I put in a rule to block execution and creation of .scr files last November. Never once in over a year have I gotten any events come in that referenced scrnsave.scr. All of a sudden this past Thursday we started getting a flood of events coming in where the threat source and target are both scrnsave.scr in C:\Windows\System32. We've run scans with several malware scanners, GetSusp, full scans w updated definitions with VSE. Nothing is being detected. Is there anything I should be doing to go a little deeper?
The events might be generated because of new access protection policies that you have defined .
If the Policy says VSE to block execution of SCR files and VSE blocks SCR files then a log will be created .
Review the threat event from any client machine and check which policy is responsible to the alert.

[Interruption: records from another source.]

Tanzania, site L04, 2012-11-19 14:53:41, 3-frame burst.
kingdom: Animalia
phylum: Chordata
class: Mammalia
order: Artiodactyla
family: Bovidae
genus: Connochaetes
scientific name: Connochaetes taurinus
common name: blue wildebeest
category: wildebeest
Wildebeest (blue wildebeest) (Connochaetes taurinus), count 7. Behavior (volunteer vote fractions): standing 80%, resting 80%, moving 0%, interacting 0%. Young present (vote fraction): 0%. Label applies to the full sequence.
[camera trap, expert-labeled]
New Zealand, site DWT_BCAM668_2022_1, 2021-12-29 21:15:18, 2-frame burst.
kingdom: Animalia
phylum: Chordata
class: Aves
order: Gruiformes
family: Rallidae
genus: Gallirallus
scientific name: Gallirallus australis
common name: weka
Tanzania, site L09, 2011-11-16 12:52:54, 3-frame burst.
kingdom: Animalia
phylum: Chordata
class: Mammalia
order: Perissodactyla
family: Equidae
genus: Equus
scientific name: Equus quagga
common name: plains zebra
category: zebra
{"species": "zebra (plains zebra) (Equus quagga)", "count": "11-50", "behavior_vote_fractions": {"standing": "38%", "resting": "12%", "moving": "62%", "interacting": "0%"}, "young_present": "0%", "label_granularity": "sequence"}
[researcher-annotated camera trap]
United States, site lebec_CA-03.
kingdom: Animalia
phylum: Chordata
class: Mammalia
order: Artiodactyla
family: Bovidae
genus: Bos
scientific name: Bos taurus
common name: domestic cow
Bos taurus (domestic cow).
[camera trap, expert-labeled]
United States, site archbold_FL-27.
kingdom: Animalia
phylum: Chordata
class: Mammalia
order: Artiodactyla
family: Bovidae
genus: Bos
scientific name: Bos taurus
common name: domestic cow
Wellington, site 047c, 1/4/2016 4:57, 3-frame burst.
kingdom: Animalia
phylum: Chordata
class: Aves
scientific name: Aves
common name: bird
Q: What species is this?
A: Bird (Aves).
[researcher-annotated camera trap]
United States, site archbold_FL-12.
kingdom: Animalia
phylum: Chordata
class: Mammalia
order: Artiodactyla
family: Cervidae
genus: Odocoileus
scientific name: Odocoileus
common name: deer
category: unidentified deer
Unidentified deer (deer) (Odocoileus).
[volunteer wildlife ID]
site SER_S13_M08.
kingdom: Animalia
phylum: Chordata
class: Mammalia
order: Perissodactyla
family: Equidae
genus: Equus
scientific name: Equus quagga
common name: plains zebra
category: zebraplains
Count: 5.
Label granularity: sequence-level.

The problem is that this AP policy is not new. It's been in place for over a year and the violations of the rule with this specific file just started a little over a week ago, for the first time.
Did you deploy any screen savers from GPO to client machines ?
may be a screen saver file or a script is being blocked by these AP rules.
Can check which file being blocked at the client end ?
We haven't, I thought for sure I would discover screensaver defaulted to the one listed on a few of these but on every one I checked it was set to "none". I checked on a few and the file date/version was the same as on our "good systems" that have not had any alerts. I'm having a really hard time finding what could be triggering these. I've dug through event viewer for events around the time of the AP violations and there is nothing consistent or common between events on the systems. We looked for any recently deployed apps common to those systems and several had nothing that is non standard. I've run full scans with new dats even a week after the violations, run GetSusp, etc. I don't see anything "fishy" at all. Kind of at a loss right now, but like I said These started just 2 weeks ago on about 50 systems out of 5500 and is the first time in over a year that we've had any of these detections.